Wow, mention anything about a country or race and people will jump straight to racism. Not you michael, but I can see how you want to defend your blog from accusations that you allow such comments.
To clarify: birth rates drop as societies become more advanced. This is shown both across countries now and also over time within any of the western democracies.
One driver for this is improved healthcare, as infant mortality rates drop people need to have less children to ensure an heir. A side effect of the west exporting basic western healthcare is that societies that traditionally had lots of kids due to high infant mortality are still having lots of kids (takes generations for that to slow down) most of which are surviving, hence China’s 1 child policy.
Another driver for population growth are a lack of careers for women, societies where women are mothers and home-makers will tend to have more children than one where women go out to work. Third world and Muslim countries tend to have non-working women (not that looking after a house and children isn’t incredibly hard work, but they do not reduce the number of children women have.) Likewise with poor, uneducated women in the west, they tend to have many more children than educated professional women.
So natural selection doesn’t play a part in this, but this is unnatural selection. So looking even at just a western country (the others will fall into line with this when their economy gets more advanced…) the most effective reproductive strategy is for poor, under-educated people. While much of this is not genetic, a little part may be and it is that part that will thrive as anyone who escapes poverty will resort to the slower breeding strategy of the more wealthy, leaving the faster reproductive members in poverty and that gene pool more concentrated with the active genes.
What you have to remember about this is we are democracies. If the majority of the population are under-educated and poor they may not have much of an economic say but they have a massive political voice.

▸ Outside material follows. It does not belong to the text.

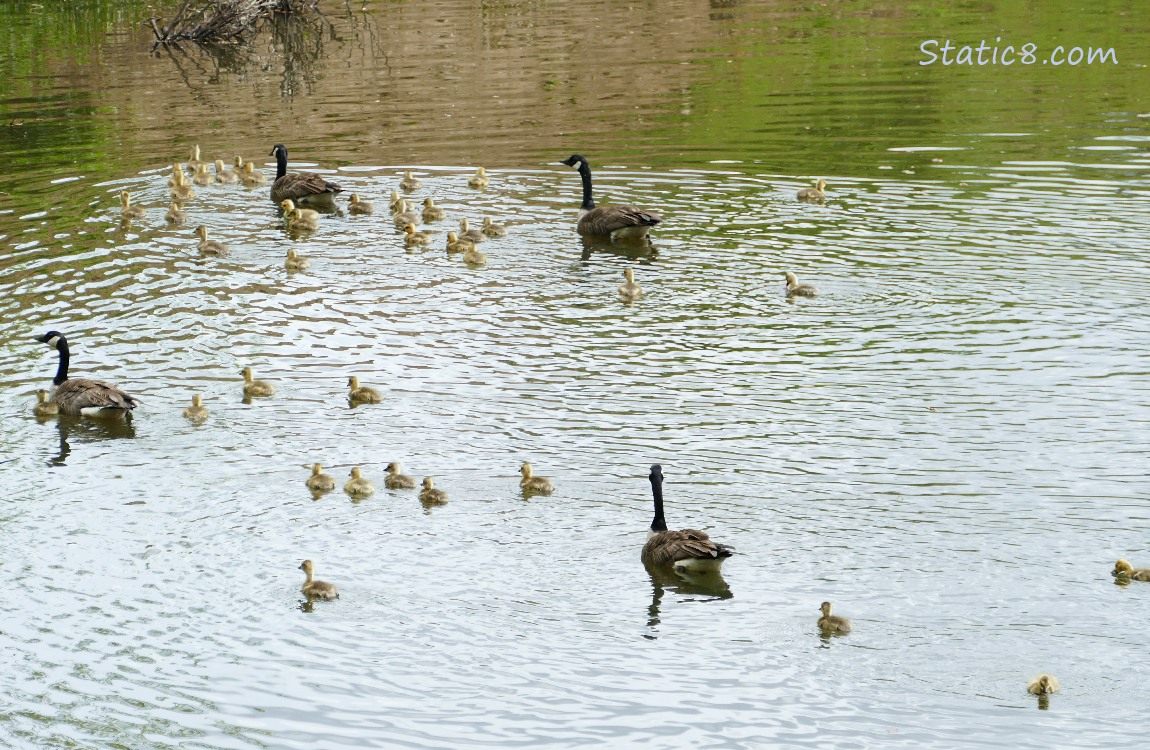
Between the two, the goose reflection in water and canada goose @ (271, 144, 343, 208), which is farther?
canada goose @ (271, 144, 343, 208)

(As for the Chinese, no they don’t have a genetic predisposition for having more children, but most of them are rural and there isn’t much else to do in the evening… much like an non-industrialised country – China is industrialised, but still has a sizable rural population.)
The reason I thought people might associate your comments with racism is because they looked like a perpetuation of stereotypes (”those chinks sure like to breed like rabbits”?) — even if you meant something more behind them.
I agree with almost everything you said in terms of women’s rights, healthcare and education being crucial in dropping birth rates. The only thing I have to add is that in many countries like China the population has soared because of an increase in life expectancy and quality of life.
But the way you phrased it made it sound a bit like “help, the poor are coming with their superior breeding skills”.
We need to work as hard as we can to lift the standards of living across the world (including our own developed countries) to the point where people don’t feel the need to have so many children — but without imparting some sort of value judgement on how many children various people are having. From your comments I think you’d agree.
“help, the poor are coming with their superior breeding skills”
There is a film called Idiocracy. It isn’t very good but it does run with the idea that, in America, the dumb white trash outbreed the educated and in the future there will be only white trash. (Was originally titled The United States of Dumb.) I personally think it more likely that, unchecked, it would lead to a two tier society much like the film Metropolis.